Though higher prices are a risk that some businesses were able to take, others haven’t had the option. The San Francisco retailer Borderlands Books made national news in February when the owner announced that the city’s $15 minimum wage would put him out of business, in part because the prices of his products were already printed on the covers. (A unique customer fundraiser gave Borderlands a stay of execution until at least March of 2016.)
One block away from Borderlands, a fine-dining establishment called The Abbot’s Cellar—twice selected as one of the city’s top-100 restaurants—wasn’t so lucky. The forthcoming $15 minimum wage, combined with a series of factors like the city’s soaring rents, put the business over the edge and compelled its owners to close. One of the partners told me the restaurant had no ability to absorb the added cost, and neither a miraculous increase in sales volume nor higher prices were viable options.

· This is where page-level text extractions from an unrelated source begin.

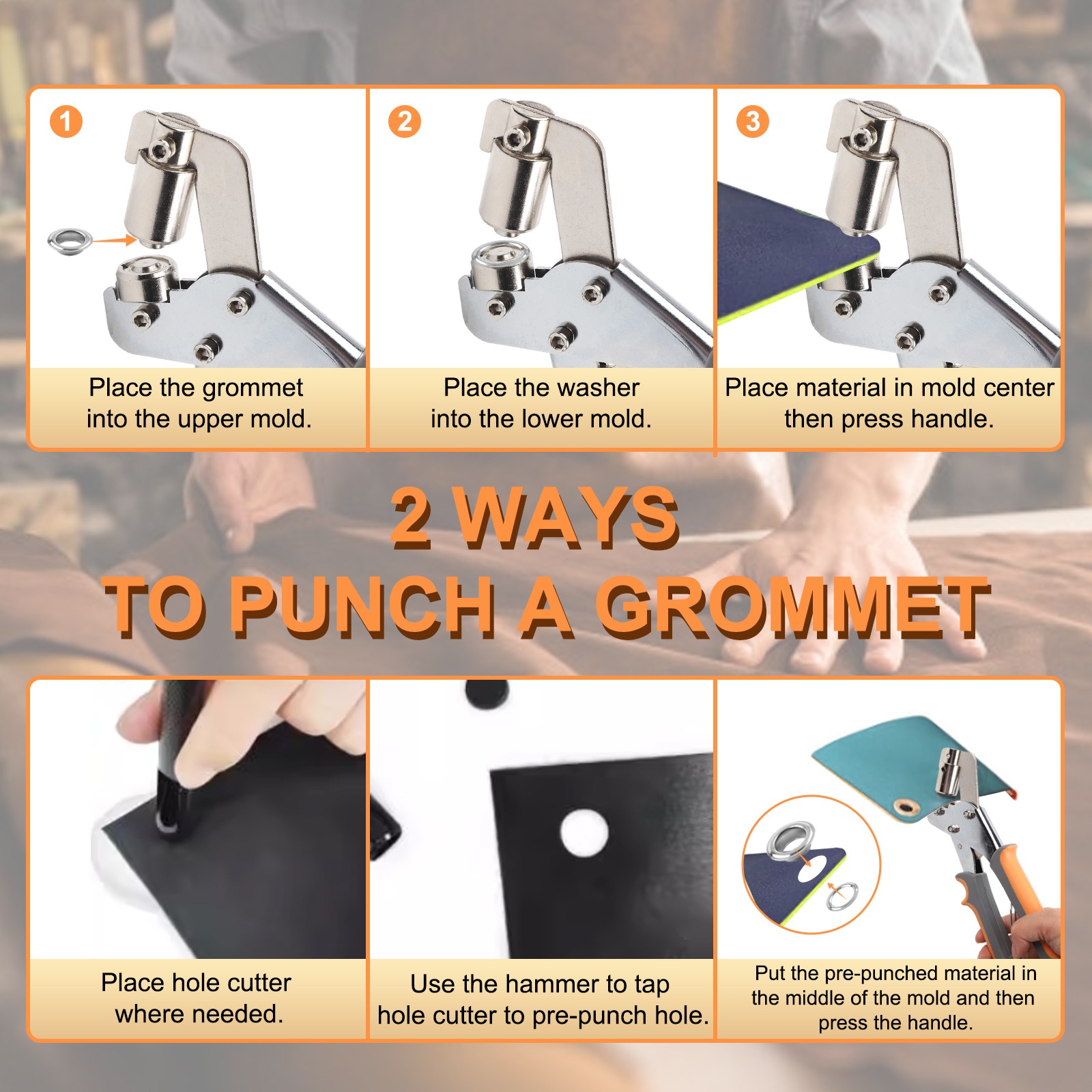 1

Place the grommet into the upper mold.

2

Place the washer into the lower mold.

3

Place material in mold center then press handle.

2 WAYS
TO PUNCH A GROMMET

Place hole cutter where needed.

Use the hammer to tap hole cutter to pre-punch hole.

Put the pre-punched material in the middle of the mold and then press the handle.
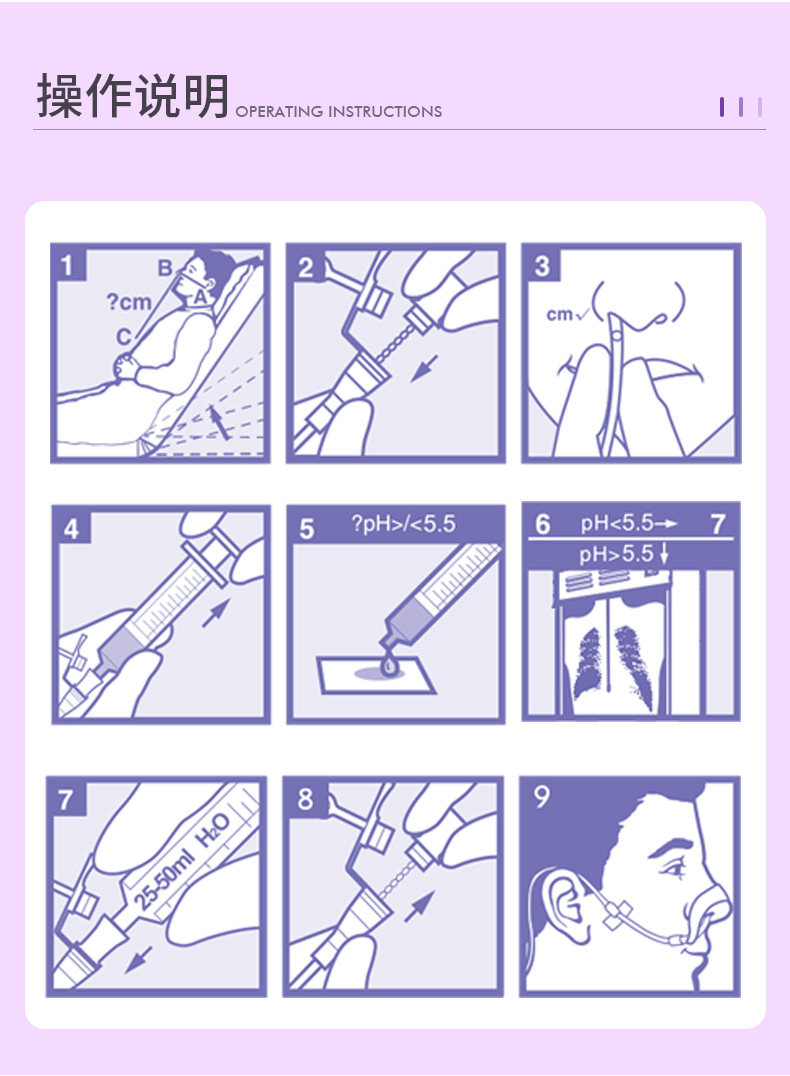 操作说明 OPERATING INSTRUCTIONS

1
B
A
?cm
C

2

3
cm✓

4

5
?pH>/<5.5

6 pH<5.5→ 7
pH>5.5↓

7
25-50ml $H_2O$

8

9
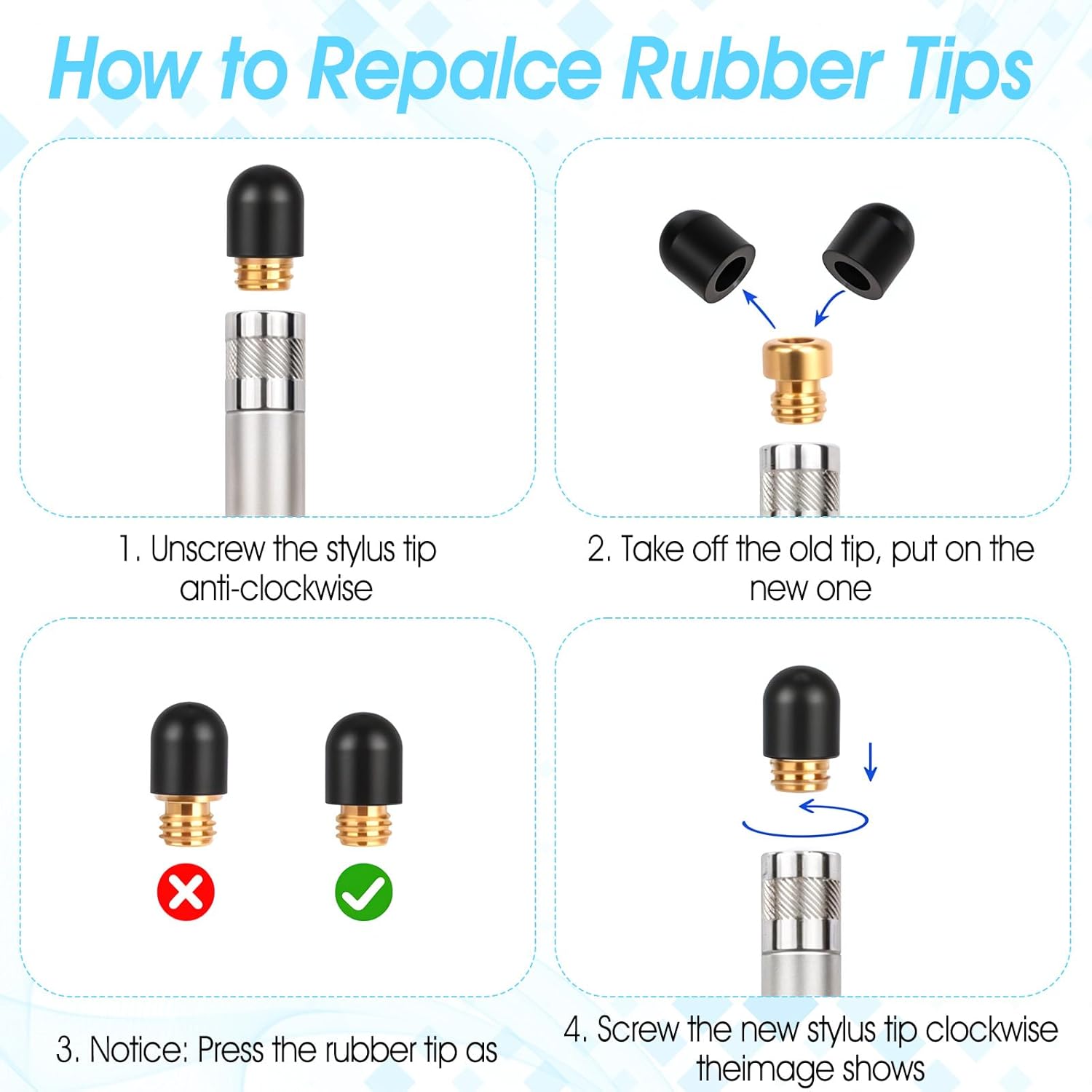 How to Repalce Rubber Tips

1. Unscrew the stylus tip anti-clockwise

2. Take off the old tip, put on the new one

3. Notice: Press the rubber tip as

4. Screw the new stylus tip clockwise theimage shows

These aren’t isolated anecdotes. In the city’s popular SoMa neighborhood, a vegetarian diner called The Source closed in January, again citing the higher minimum wage as a factor. Back across the Bay in Oakland, the Chronicle reported that some of the city’s businesses have been similarly affected. According to a board member of the Oakland Chinatown Chamber of Commerce, 10 restaurants or grocery stores opted to permanently close this year alone as a partial consequence of the wage hike. Even the Salvation Army’s child-care facility is “scrambling to find ways to keep the doors open” in response to labor cost increases, according to the organization’s county coordinator.
Faced with convincing evidence of the policy’s failures, you’d think advocates would be chastened or apologetic. You’d be wrong: Ken Jacobs, who runs the University of California-Berkeley’s labor-backed Center for Labor Research and Education, chalked up possible consequences of new mandates to labor-market “churn.” Research that Mr. Jacobs co-authored predicted that the Bay Area hikes would be mostly cost-free. At a forum earlier this month where dozens of Oakland business owners fretted about their viability, representatives of Lift Up Oakland—the labor union-backed coalition that advocated for the wage hike—were not in attendance.
It’s probably too late to save other Oakland and San Francisco businesses. But it’s not too late for cities like New York and Los Angeles to heed the evidence before following their footsteps.